Still, even in a game where he made some poor plays, Hundley made many more positive plays. His running was key in this game, and there were several plays where he either scrambled or had a designed draw that garnered very positive yardage. He did look a little tentative running on the wet field, especially inside the 20's where the field was very soaked, but most of the players on both sides looked a little tentative. The field conditions were very poor by midway through the game.
Projecting ahead, Hundley obviously made huge strides this season and has a few correctable things to work on through bowl practice and the offseason. Many of those issues were apparent in this game: he missed a few slant passes behind receivers, was indecisive at times on when to throw or pass, and didn't throw the ball away enough. Even with those issues, he was a top quarterback in the Pac-12 this season. If he corrects them, he will make a significant leap.
Running Backs: A-
This wasn't a weak run defense that UCLA was playing against. Stanford was first in the conference against the run, and had stymied UCLA's vaunted rushing attack just six days before. In this game, while much of the credit has to go to the offensive line for creating holes, Johnathan Franklin did a tremendous job of finding narrow seams and breaking big runs. This might have been his most impressive game of the season, when you consider the stakes and the degree of difficulty.
If there's any complaint it's that Franklin simply didn't run enough. With the way UCLA was rattling off big gains against Stanford on the penultimate drive, it would have been nice to see him run the ball on one or two plays on the final drive, even with the clock being a factor.
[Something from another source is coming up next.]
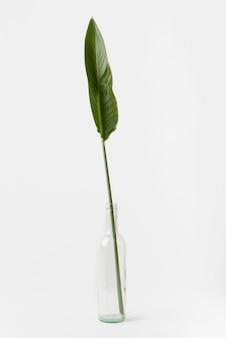 コピースペースを持つ正面植物概念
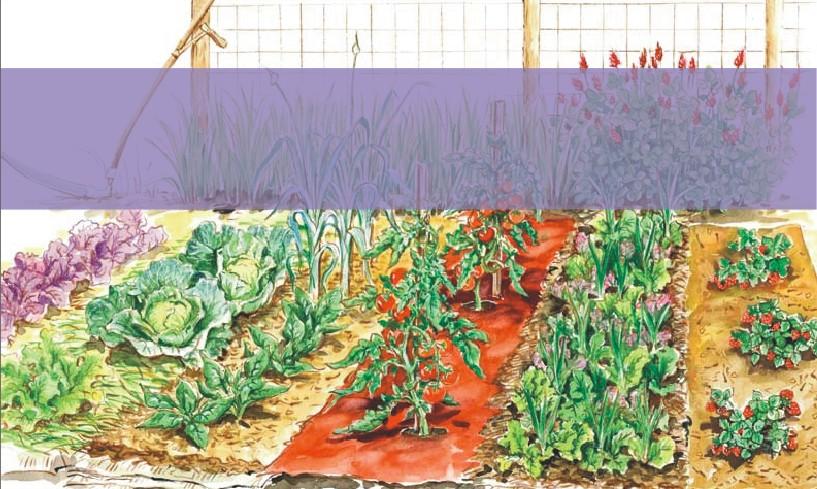 2015 Gardening Workshops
UCLA is going to miss Franklin in a big way next season. Behind him, Jordon James had another rough game, after playing poorly last week as well. Although he didn't drop swing passes the way he did last week, he showed little ability to break tackles or make quick cuts up field. He doesn't have great vision, and, while he's an OK open field runner, you get the sense that with his athletic gifts, he should be making more guys miss than he is. At this point, if you're projecting a year from now, James does not look like a starter-quality running back in the Pac-12, which does present some concerns. This time next year, Damien Thigpen will be coming off of an ACL tear, Paul Perkins will be a redshirt freshman, Steven Manfro may get some work, and a couple of freshmen will fill out the depth chart. It will certainly be one of the more interesting position battles to watch through the spring and fall.
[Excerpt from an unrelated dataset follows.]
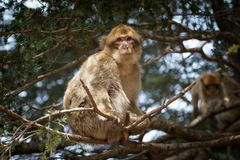 Bertuccia, of de aap van Barberia ` s, zijn een primaatzoogdier die in Atlas in Marokko leven Stock Foto's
The receivers were clearly improved from a week ago, but there were still too many drops against a team that plays as mistake-free as Stanford does. Darius Bell and Jerry Johnson both dropped catchable, if difficult, balls, with Bell's coming on a critical third down. Bell hasn't seemed quite the same since coming back from injury two weeks ago, dropping a number of passes in the last two games. It'll likely be very good for him to have the 15 bowl practices to round back into form.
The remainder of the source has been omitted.